● KUTIPAN TEKS:

◆ ◆ ◆

Pada sebuah kota, langit barat
mulai kehitaman bercampur semburat jingga. Aku melihatnya dari kaca jendela
mobil yang terparkir di sebuah pelataran yang agak becek akibat hujan yang
sempat menyapa.
Pada seberang jalan raya, barisan
tiang lampu mulai memancarkan cahaya kuningnya. Sementara, roda empat, roda
dua, juga kumpulan manusia seakan berebut mengisi jalanan yang sudah padat.
Kemudian, pada sebuah jalan di
bagian lain, jadi gemerlap ketika datang gelap. Deret lampion antik
bergelantungan cantik. Kota terlihat ayu dalam hembusan sang bayu. Meski
segarnya harus rela tercampuri aroma pekat asap, sisa amukan jago merah pada
sebuah bangunan pasar yang biasanya jadi tujuan wisata utama itu semalam.
Bahkan kabarnya, bukan hanya asap, tapi pasar itu sendiri masih membara karena
jilatan jago merah itu seperti tak punya lelah menghabisinya.
Dentang jam menunjuk ke angka
sembilan. Mulai terdengar teriak perut yang keroncongan. Empat roda berputar
dengan semangat mengelilingi seantero kota demi sepiring lezat sajian, juga
segelas hangat minuman. Namun malang, para penjaja kudapan khas telah tandas.
Meski akhirnya dapat menemukan sebuah warung sederhana dengan Gudeg Jogja, satu
masakan yang tiada duanya.
#
Dan lalu, hari ini harus jadi
hari pamungkas. Mau tak mau, aku harus lekas berkemas, meski rindu belum
tuntas. Tapi sebelumnya, temui dan ambil beberapa lembar batik. Cicipi pula
segarnya es teler yang bisa sedikit mengobarkan semangat, dan semoga bisa
mengaburkan penat.
Mata terpaku pada satu arah.

◆ ◆ ◆

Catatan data
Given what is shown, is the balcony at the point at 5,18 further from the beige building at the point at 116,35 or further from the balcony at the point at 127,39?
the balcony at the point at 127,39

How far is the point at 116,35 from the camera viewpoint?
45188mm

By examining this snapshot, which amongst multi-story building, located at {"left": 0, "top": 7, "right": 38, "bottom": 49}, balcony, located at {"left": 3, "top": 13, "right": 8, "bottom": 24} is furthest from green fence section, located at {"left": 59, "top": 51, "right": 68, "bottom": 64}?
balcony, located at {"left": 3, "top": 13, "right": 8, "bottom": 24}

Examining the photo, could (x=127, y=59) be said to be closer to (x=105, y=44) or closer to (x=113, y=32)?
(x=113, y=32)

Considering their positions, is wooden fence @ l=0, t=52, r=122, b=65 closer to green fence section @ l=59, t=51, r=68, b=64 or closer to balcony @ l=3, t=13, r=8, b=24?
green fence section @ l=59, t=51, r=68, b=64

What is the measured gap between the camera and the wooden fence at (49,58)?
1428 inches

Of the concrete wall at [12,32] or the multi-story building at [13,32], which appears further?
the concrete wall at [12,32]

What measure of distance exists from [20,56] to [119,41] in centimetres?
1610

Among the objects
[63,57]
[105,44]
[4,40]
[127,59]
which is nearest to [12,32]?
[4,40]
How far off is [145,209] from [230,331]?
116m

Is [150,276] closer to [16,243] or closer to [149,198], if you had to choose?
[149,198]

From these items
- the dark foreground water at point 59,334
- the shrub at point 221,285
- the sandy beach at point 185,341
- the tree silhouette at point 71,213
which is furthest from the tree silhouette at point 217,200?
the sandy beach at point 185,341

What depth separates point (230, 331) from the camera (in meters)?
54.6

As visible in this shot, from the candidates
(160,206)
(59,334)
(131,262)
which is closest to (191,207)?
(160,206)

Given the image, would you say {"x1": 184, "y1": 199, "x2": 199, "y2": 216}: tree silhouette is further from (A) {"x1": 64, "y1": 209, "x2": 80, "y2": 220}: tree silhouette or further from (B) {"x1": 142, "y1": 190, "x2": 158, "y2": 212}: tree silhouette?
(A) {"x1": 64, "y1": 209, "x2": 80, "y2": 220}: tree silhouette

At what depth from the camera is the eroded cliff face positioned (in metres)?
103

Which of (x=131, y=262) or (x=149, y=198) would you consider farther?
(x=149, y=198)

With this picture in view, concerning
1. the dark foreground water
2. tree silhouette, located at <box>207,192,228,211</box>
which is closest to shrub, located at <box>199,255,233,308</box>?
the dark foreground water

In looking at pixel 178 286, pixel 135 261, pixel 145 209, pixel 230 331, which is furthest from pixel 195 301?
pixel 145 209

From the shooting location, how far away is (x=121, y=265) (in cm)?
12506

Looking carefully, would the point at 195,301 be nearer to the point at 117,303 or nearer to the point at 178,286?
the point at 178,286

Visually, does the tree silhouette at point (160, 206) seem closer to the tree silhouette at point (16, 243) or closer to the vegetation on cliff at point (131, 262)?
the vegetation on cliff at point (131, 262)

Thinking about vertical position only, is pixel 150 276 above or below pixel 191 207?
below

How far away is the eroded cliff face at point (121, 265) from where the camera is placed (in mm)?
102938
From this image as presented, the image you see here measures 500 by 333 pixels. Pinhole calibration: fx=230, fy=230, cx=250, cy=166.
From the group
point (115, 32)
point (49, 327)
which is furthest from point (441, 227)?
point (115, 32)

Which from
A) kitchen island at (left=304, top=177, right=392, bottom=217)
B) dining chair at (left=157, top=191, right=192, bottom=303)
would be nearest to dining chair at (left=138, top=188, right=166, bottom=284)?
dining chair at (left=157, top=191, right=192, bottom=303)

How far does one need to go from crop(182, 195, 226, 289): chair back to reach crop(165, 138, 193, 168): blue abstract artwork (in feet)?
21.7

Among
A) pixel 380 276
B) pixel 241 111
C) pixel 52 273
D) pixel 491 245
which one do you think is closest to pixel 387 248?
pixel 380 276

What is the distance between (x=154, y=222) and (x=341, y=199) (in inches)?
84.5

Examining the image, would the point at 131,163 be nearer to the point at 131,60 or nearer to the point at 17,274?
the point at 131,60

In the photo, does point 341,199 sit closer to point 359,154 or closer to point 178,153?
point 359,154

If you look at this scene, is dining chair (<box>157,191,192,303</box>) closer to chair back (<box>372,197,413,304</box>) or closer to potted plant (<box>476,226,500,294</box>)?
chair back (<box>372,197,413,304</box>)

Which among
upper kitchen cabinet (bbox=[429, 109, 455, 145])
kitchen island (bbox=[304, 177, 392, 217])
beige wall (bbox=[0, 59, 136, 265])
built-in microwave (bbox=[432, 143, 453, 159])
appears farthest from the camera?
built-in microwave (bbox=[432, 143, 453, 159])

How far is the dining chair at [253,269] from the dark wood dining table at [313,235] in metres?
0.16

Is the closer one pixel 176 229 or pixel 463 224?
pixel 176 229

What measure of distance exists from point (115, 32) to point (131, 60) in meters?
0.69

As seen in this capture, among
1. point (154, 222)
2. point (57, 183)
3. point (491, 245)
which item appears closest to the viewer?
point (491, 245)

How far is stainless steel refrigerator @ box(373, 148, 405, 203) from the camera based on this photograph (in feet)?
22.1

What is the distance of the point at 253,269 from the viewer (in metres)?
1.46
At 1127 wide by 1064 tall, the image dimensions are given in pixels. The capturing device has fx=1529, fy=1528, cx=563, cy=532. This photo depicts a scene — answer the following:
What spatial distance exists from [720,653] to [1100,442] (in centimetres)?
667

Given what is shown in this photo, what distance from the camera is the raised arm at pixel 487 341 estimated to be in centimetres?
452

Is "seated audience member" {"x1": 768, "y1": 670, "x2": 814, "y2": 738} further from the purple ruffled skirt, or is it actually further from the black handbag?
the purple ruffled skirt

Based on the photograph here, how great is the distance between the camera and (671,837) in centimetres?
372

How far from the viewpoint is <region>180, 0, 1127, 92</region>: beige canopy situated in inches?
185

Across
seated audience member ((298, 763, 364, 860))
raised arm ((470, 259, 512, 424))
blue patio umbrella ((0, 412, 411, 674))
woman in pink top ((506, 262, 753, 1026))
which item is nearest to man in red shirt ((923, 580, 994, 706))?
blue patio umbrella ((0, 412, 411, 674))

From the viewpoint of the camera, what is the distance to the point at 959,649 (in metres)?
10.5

◆ ◆ ◆

● TUGAS ANDA:
a – Menurut kutipan teks, hidangan apa yang akhirnya ditemukan di sebuah warung sederhana?
b – Kumpulkan semua baris catatan yang mengandung kata "appears". Perbedaan huruf besar dan kecil diperhitungkan.

● JAWABAN:
a – Gudeg Jogja.

b –
Of the concrete wall at [12,32] or the multi-story building at [13,32], which appears further?
appears farthest from the camera?
which item appears closest to the viewer?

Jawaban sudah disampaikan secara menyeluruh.